“Dans six mois, ferez-vous semblant de ne pas nous avoir entendues ?” : Judith Godrèche auditionnée au Sénat

29 février 2024
Ce jeudi 29 février, l'actrice Judith Godrèche a été auditionnée par la délégation aux droits des femmes et à l’égalité des chances entre les hommes et les femmes du Sénat. Elle a notamment réclamé le retrait du président du CNC, Dominique Boutonnat.
Judith Godrèche

Une fois n’est pas coutume, une actrice a pris la parole dans l’antre du Sénat, devant les élus de la délégation aux droits des femmes et à l’égalité des chances entre les hommes et les femmes. Sur les coups de 9 heures, ce jeudi 29 février, Judith Godrèche, qui a porté plainte courant février contre les cinéastes Benoît Jacquot et Jacques Doillon pour “viols sur mineure”, a pénétré dans une grande salle de la chambre basse, vêtue d’un petit pull crème et de lunettes arrondies. 

Quelques jours plus tôt, vendredi 23 février, Judith Godrèche s’est exprimée sur la scène des César. Elle a déploré l’omerta sur les violences faites aux femmes et interpellé l’assemblée assise devant elle : “Je parle, mais je ne vous entends pas.” Dans la foulée, la délégation aux droits des femmes a décidé de l’auditionner. “Pour qu’elle nous entende, a expliqué la sénatrice socialiste et vice-présidente de la délégation Laurence Rossignol, au micro de Franceinfo. Il faut que nous puissions prolonger son propos.” La délégation veut aujourd’hui “agir collectivement” pour que les violences “systémiques” faites aux enfants cessent.

Retrait de Dominique Boutonnat

Ce jeudi, Judith Godrèche a dénoncé, pendant une heure trente d’audition retransmise en direct, “l’effacement de l’enfant” et “l’emprise des agresseurs déguisés en réalisateurs”. "Sur les plateaux de cinéma […], il n’y avait pas de Judith. Uniquement une petite fille sans prénom que se disputaient les adultes libidineux, sous les yeux d’autres adultes passifs, soumis à la toute-puissance du patriarcat", a-t-elle raconté. Puis, l'actrice a affirmé qu’il y avait des abus au sein de tous les métiers du milieu et à toutes les étapes de la production d’un film, notamment sur les castings comme on l’oublie souvent. Et a rappelé combien les témoignages de Vanessa Springora, Adèle Haenel, Camille Kouchner ou d’Hélène Devynck avaient libéré la parole. Mais n’avaient été que très peu suivis d’actions légistatives et politiques. “Dans six mois, ferez-vous semblant de ne pas nous avoir entendues ? Allez-vous vous emparer de nos histoires ?” a-t-elle demandé aux sénateurs.
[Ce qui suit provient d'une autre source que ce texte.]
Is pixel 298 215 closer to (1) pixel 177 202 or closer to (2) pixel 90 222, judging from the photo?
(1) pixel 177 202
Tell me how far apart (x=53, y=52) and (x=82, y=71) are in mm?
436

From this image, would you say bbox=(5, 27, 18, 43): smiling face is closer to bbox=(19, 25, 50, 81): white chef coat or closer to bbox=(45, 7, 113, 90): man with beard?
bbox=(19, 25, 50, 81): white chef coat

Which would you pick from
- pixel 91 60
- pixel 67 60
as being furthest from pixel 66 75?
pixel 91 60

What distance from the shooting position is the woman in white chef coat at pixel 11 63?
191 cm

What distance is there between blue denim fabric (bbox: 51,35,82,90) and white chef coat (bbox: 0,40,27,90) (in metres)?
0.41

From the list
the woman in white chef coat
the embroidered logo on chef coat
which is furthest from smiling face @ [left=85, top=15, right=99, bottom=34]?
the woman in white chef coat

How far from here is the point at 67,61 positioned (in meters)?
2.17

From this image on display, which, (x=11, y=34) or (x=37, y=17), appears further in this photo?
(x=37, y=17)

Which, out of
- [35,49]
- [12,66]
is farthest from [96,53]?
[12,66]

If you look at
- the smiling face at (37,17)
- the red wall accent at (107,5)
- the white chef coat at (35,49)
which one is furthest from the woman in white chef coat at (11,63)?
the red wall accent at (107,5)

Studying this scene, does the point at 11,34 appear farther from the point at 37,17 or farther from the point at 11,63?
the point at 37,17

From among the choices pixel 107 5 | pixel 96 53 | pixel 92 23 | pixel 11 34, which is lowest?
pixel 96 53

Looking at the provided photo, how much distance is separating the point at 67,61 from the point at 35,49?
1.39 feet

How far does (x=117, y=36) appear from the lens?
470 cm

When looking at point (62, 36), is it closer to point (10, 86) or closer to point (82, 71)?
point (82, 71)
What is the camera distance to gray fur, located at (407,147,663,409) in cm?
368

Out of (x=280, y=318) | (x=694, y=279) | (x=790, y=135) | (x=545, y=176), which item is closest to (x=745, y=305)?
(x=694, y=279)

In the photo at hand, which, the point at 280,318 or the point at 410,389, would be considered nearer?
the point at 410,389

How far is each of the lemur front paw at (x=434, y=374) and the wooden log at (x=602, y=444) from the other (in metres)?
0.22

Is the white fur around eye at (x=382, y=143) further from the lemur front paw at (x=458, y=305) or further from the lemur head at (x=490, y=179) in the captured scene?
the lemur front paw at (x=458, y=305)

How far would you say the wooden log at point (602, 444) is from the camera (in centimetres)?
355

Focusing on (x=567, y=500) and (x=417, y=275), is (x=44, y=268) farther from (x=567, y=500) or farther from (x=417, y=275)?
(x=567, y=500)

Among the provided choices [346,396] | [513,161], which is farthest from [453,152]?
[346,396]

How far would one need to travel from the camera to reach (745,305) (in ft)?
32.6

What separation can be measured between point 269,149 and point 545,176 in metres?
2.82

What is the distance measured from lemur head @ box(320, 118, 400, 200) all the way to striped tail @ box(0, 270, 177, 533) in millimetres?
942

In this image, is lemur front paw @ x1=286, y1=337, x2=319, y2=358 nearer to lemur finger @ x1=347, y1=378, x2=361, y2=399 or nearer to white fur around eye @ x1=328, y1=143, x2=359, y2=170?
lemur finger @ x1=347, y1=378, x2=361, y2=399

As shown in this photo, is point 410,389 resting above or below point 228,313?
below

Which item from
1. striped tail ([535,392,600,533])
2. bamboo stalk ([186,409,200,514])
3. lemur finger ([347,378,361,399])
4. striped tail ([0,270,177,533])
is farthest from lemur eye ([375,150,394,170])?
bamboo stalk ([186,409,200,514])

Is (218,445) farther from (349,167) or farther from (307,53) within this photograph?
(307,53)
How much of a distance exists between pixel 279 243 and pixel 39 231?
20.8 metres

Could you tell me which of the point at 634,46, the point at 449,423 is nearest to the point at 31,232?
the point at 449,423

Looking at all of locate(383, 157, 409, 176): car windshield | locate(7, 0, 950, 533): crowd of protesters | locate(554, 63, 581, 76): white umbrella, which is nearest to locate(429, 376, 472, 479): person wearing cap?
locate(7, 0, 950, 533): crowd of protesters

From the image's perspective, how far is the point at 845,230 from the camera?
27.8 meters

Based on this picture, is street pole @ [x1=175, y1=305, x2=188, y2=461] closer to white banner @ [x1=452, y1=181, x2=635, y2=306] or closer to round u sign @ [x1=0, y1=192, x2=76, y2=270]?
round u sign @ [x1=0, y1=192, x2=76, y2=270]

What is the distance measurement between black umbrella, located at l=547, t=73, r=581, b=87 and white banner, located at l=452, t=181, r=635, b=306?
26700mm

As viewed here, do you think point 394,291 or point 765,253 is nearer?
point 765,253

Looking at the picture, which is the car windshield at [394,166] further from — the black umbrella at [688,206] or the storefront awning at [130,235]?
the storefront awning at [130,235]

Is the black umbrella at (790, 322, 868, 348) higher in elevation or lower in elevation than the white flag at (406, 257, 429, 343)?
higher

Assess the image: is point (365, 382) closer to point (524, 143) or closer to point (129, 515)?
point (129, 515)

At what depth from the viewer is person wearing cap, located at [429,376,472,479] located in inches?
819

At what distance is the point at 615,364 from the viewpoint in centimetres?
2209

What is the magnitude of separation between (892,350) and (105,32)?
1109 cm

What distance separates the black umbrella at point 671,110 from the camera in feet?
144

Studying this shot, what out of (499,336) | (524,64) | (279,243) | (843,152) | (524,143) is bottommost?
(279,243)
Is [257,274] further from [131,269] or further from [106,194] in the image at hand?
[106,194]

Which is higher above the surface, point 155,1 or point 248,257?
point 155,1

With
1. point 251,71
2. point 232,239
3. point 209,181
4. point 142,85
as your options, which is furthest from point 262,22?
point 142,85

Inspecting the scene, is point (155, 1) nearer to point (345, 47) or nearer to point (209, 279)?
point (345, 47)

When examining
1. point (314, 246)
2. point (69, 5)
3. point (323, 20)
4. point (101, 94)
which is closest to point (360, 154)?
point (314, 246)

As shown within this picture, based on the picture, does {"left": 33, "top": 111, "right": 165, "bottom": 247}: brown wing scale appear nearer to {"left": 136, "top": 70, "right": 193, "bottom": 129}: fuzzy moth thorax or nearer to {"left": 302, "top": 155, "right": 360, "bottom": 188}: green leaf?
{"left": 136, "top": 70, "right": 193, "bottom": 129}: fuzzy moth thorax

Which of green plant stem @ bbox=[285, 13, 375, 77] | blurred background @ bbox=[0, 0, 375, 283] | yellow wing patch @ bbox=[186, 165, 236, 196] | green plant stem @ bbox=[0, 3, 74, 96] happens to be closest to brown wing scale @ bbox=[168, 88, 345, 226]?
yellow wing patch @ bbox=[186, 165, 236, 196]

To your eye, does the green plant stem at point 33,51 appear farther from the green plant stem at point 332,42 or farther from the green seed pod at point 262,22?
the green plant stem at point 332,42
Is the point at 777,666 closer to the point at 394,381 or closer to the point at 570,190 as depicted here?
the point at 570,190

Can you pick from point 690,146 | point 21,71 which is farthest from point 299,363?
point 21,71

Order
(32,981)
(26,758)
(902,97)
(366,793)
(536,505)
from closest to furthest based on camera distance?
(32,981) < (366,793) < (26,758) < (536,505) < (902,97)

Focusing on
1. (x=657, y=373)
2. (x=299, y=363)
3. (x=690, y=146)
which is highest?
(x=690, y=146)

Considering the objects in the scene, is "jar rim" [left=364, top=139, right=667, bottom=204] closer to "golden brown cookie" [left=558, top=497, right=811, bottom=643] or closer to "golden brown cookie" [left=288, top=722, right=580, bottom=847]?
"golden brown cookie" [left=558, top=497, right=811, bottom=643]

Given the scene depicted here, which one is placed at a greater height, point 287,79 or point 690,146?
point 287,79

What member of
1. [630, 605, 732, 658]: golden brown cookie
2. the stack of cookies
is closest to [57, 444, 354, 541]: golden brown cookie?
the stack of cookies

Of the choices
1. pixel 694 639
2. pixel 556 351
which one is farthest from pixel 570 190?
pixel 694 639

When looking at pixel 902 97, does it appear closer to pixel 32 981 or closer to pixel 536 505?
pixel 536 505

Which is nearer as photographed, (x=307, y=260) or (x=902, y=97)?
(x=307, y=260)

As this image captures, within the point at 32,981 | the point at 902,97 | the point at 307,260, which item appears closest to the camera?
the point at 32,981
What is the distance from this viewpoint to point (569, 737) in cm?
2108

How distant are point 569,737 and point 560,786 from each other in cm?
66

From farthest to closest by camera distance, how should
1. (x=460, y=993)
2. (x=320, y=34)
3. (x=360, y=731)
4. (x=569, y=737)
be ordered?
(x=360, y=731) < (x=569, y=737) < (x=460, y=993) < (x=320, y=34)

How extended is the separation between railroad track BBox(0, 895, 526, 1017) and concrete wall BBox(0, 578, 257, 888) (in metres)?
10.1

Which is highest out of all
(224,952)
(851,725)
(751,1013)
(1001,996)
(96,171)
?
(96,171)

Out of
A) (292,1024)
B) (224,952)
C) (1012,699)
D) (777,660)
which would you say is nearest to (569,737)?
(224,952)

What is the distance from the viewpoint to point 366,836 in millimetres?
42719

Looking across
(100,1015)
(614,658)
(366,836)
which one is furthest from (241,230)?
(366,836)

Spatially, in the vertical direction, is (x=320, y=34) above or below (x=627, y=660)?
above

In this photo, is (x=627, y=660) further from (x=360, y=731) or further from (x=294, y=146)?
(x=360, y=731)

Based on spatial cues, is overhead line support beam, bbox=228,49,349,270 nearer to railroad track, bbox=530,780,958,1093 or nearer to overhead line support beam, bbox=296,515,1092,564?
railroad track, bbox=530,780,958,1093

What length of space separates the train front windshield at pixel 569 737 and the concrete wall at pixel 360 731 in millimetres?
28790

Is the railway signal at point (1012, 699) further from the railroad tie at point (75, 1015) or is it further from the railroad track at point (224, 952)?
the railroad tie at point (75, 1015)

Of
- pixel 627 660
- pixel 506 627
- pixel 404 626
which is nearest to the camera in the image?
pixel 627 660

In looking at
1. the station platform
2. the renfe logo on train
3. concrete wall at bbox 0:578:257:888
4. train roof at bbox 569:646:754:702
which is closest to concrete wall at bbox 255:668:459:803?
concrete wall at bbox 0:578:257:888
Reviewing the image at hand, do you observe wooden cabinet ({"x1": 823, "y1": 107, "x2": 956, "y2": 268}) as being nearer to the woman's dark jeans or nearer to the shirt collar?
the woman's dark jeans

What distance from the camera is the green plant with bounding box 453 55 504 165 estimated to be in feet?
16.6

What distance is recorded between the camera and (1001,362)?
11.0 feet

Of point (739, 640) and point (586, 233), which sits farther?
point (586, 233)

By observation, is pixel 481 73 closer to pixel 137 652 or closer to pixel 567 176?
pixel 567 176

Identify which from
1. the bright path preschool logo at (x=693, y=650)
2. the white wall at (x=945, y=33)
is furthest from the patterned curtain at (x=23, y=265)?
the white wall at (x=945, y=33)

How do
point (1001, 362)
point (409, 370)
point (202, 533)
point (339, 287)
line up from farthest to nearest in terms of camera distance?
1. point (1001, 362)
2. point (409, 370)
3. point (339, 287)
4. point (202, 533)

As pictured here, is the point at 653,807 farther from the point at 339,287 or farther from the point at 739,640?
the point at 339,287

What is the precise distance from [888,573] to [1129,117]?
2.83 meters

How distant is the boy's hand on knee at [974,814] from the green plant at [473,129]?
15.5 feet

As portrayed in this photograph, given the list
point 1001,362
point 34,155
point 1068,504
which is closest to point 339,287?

L’actrice et réalisatrice a ensuite réclamé de constituer une commission d’enquête sur les violences sexistes et sexuelles (VSS) dans le milieu du cinéma, d’imposer la présence d’un coach d’intimité et d’un référent neutre pour les enfants, tel un “garde du corps”, formé et indépendant de la production, pour ne pas les laisser seuls sur les plateaux de tournage. Par ailleurs, elle invite la DDASS (direction départementale des affaires sanitaires et sociales) à se rendre sur les tournages pour effectuer des contrôles plus efficaces. Il faut aussi qu'on demande aux enfants s’ils sont victimes de violences. “Écoutons-les”, renchérit-elle. 

Surtout, Judith Godrèche exige que Dominique Boutonnat, président du CNC, accusé de violences sexuelles, se retire de son poste. Elle pointe l’hypocrisie de l’institution qui organise des formations contre les VSS, tout en maintenant à sa tête un homme mis en cause. “C’est quoi cette blague ?”, s’insurge-t-elle.

Dominique Vérien, sénatrice de l’Yonne et présidente de la délégation, a répondu à Judith Godrèche : “Nous ne vous aurons pas oublié dans six mois”. Et l’actrice de rétorquer : “Qui vivra verra.